Stated task 1
Rewrite the passage on Christmas stress starting at "But when we" and ending at "feeling even worse.", replacing "perfectionism" with "unrealistic standards".
Stated task 2
Extend the article on Christmas stress by writing what follows its final line.

For people who may be socially isolated or without family and friends loneliness can be an issue, which in turn can lead to excessive rumination and worry.

The Christmas rush and the pressure to get all of the shopping done on time, plan and cook food and attend seasonal events can be demanding for others.

The pressure to spend can be a huge cause of stress, coupled with the worry of starting the New Year with credit card and overdraft debts to repay.

If this rings a bell with you, what can you do to minimise stress at Christmas?


1. Be realistic. 

The vision of a fairy-tale Christmas is very attractive, but it isn’t a reality. Commercial advertising seeks to drive spending by selling the idea of a perfect Christmas. The short films which the big shopping brands all produce are now a part of the festive season, promoting visions of happy families recovering from mountains of roast potatoes and mince pies, while they open their dream gifts around a beautifully decorated Christmas tree.
But when we buy into this fairy-tale version of Christmas we risk falling into the trap of perfectionism – and inevitable disappointment. And when we feel disappointment it’s all too easy to try and lift our mood by gorging on leftovers and spending more in the sales, which can leave us feeling even worse. 


2. Manage expectations.

Dataset rows
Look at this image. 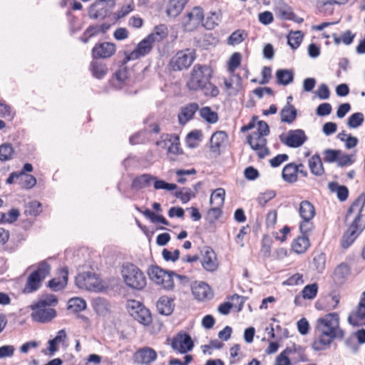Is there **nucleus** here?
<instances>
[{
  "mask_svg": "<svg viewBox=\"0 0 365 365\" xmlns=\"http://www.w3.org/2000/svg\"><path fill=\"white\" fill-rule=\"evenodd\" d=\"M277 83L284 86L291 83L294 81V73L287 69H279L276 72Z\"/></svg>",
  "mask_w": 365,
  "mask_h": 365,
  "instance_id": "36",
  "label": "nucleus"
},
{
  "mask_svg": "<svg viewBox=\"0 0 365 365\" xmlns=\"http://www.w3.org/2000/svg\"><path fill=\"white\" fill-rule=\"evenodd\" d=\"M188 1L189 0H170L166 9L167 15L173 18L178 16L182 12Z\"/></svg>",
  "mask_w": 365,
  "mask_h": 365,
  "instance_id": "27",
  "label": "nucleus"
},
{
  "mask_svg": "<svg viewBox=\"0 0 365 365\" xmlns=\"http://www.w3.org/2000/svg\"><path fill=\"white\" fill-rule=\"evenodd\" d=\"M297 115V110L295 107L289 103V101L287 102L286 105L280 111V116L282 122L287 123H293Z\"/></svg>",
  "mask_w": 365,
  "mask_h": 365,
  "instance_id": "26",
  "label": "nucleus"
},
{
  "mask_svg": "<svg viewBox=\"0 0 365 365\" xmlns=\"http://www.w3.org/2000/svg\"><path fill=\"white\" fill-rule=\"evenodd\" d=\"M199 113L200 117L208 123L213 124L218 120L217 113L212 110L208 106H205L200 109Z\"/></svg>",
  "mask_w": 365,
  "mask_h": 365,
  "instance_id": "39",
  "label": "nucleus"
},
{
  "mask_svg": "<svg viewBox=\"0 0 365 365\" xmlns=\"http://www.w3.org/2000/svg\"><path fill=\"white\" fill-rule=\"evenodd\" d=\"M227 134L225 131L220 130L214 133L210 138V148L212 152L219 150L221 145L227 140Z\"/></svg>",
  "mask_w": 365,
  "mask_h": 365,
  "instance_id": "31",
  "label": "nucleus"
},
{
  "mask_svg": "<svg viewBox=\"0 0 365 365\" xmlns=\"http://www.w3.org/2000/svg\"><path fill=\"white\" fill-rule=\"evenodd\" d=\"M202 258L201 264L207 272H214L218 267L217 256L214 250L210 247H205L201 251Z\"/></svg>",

Expected answer 1
But when we buy into this fairy-tale version of Christmas we risk falling into the trap of unrealistic standards – and inevitable disappointment. And when we feel disappointment it’s all too easy to try and lift our mood by gorging on leftovers and spending more in the sales, which can leave us feeling even worse.

Expected answer 2
So now you're being realistic, talk to your family and friends and discuss expectations, both in terms of how much time you have to plan and shop and set a realistic budget for gifts. Perhaps you can have a ‘secret Santa’ so that you only have to buy one gift each. Or you could agree to do something different in the New Year, having a day out when finances are less pressured. 


3. Share responsibilities. 

To ensure that you don’t end up burdened with all of the shopping and cooking, share responsibilities with those around you. Agree who is going to be responsible for cooking each dish so that nobody feels overwhelmed with having to do all of the cooking. 
If your family don’t live nearby and if your friends are returning to where their families live, plan interesting and fun things to do around other people. Perhaps find out about Christmas events near you and go along.


4. Find meaning and purpose. 

A really important part of being resilient to stress is to have plenty of meaning and purpose in your life, and Christmas can be an opportunity to do exactly that. Start by asking what Christmas should mean to you. Are there opportunities to give money or time to worthy causes? Many churches and homeless shelters need volunteers to help out those in need. A powerful antidote to the excesses of the festive season can be to take stock of what we have to be grateful for.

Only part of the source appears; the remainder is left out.